This cause is affirmed in part, reversed in part, and remanded for further proceedings in accordance with this opinion.
It is, therefore, ordered that appellant and appellee shall pay their own costs herein taxed.
It is ordered that a special mandate be sent to said court to carry this judgment into execution.
A certified copy of this entry shall constitute the mandate pursuant to Rule 27 of the Rules of Appellate Procedure.
TIMOTHY E. McMONAGLE, J., CONCURS MICHAEL J. CORRIGAN, J., DISSENTS,(See Dissenting Opinion).
The magistrate's reading of the law omits the alternative means by which defendant could have qualified as a creditor under the first clause of the statute. The first clause states that a creditor is either a person who extends credit with over four installments or one who charges afinance charge for extending credit. The buyer clearly asserts that the unexplained charge of $19.00 is a finance charge. This charge qualifies the seller as a creditor according to the statute.

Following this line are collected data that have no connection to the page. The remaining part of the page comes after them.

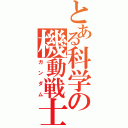 とある科学の機動戦士

ガンダム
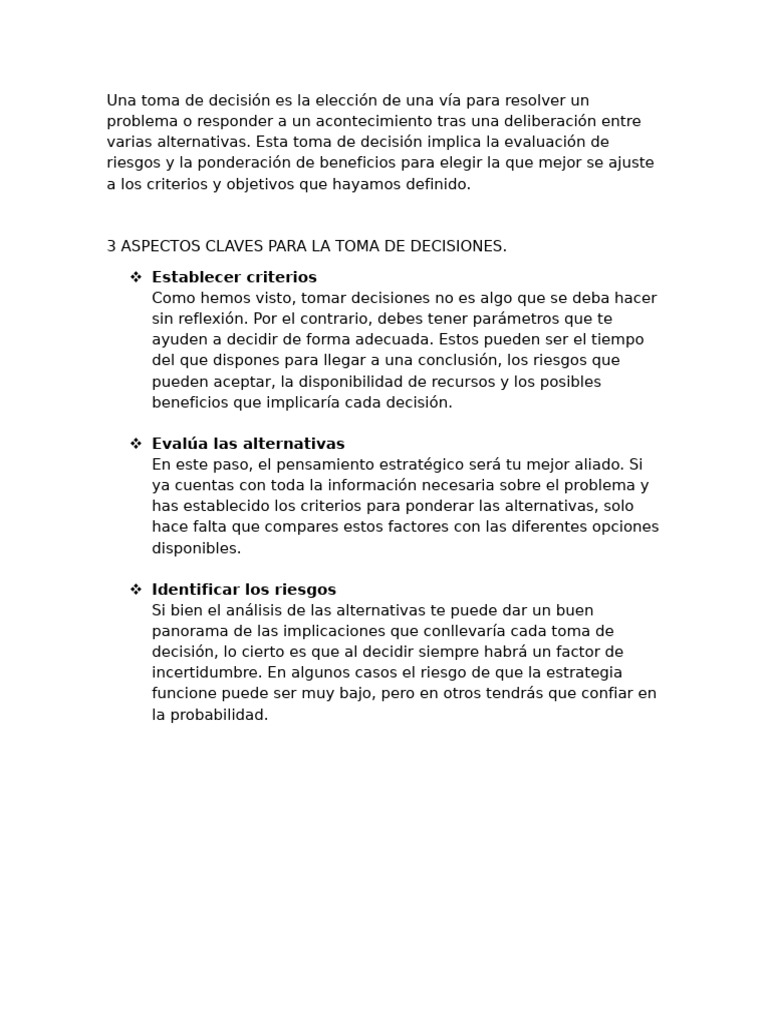 Una toma de decisión es la elección de una vía para resolver un problema o responder a un acontecimiento tras una deliberación entre varias alternativas. Esta toma de decisión implica la evaluación de riesgos y la ponderación de beneficios para elegir la que mejor se ajuste a los criterios y objetivos que hayamos definido.

3 ASPECTOS CLAVES PARA LA TOMA DE DECISIONES.

❖ Establecer criterios
Como hemos visto, tomar decisiones no es algo que se deba hacer sin reflexión. Por el contrario, debes tener parámetros que te ayuden a decidir de forma adecuada. Estos pueden ser el tiempo del que dispones para llegar a una conclusión, los riesgos que pueden aceptar, la disponibilidad de recursos y los posibles beneficios que implicaría cada decisión.

❖ Evalúa las alternativas
En este paso, el pensamiento estratégico será tu mejor aliado. Si ya cuentas con toda la información necesaria sobre el problema y has establecido los criterios para ponderar las alternativas, solo hace falta que compares estos factores con las diferentes opciones disponibles.

❖ Identificar los riesgos
Si bien el análisis de las alternativas te puede dar un buen panorama de las implicaciones que conllevaría cada toma de decisión, lo cierto es que al decidir siempre habrá un factor de incertidumbre. En algunos casos el riesgo de que la estrategia funcione puede ser muy bajo, pero en otros tendrás que confiar en la probabilidad.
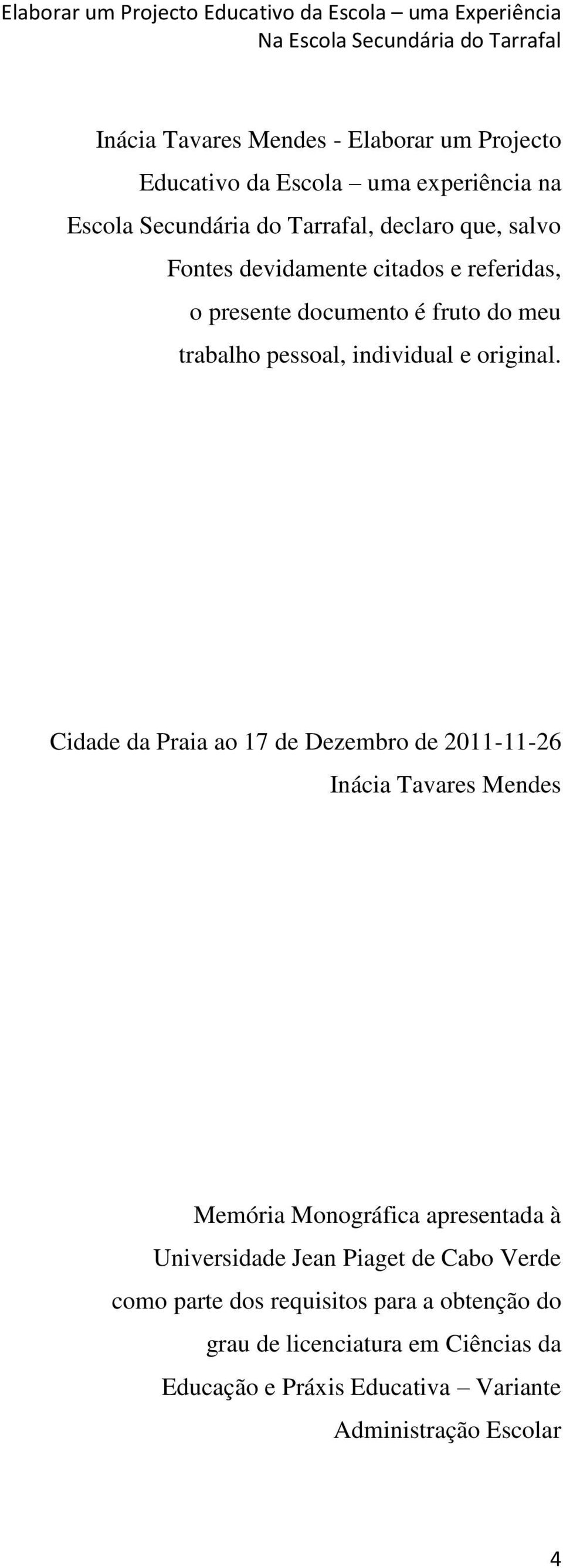 Elaborar um Projecto Educativo da Escola – uma Experiência
Na Escola Secundária do Tarrafal

Inácia Tavares Mendes - Elaborar um Projecto Educativo da Escola – uma experiência na Escola Secundária do Tarrafal, declaro que, salvo Fontes devidamente citados e referidas, o presente documento é fruto do meu trabalho pessoal, individual e original.

Cidade da Praia ao 17 de Dezembro de 2011-11-26

Inácia Tavares Mendes

Memória Monográfica apresentada à Universidade Jean Piaget de Cabo Verde como parte dos requisitos para a obtenção do grau de licenciatura em Ciências da Educação e Práxis Educativa – Variante Administração Escolar

4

The dissent ignores this mistake and concludes that because "[t]he trial court already has extensively addressed the issue and determined that TILA regulations were not, in fact, applicable to this transaction[,]" the appeals court has no business correcting the trial court. On the contrary, the fundamental purpose of the appellate court is to correct such mistakes of law. The dissent ignores the fact that the trial court's decision was predicated on a misinterpretation of the law. A significant misinterpretation of the law which directly affects the outcome of the case, moreover, qualifies as an abuse of discretion, contrary to the dissent's opinion. (Emphasis added).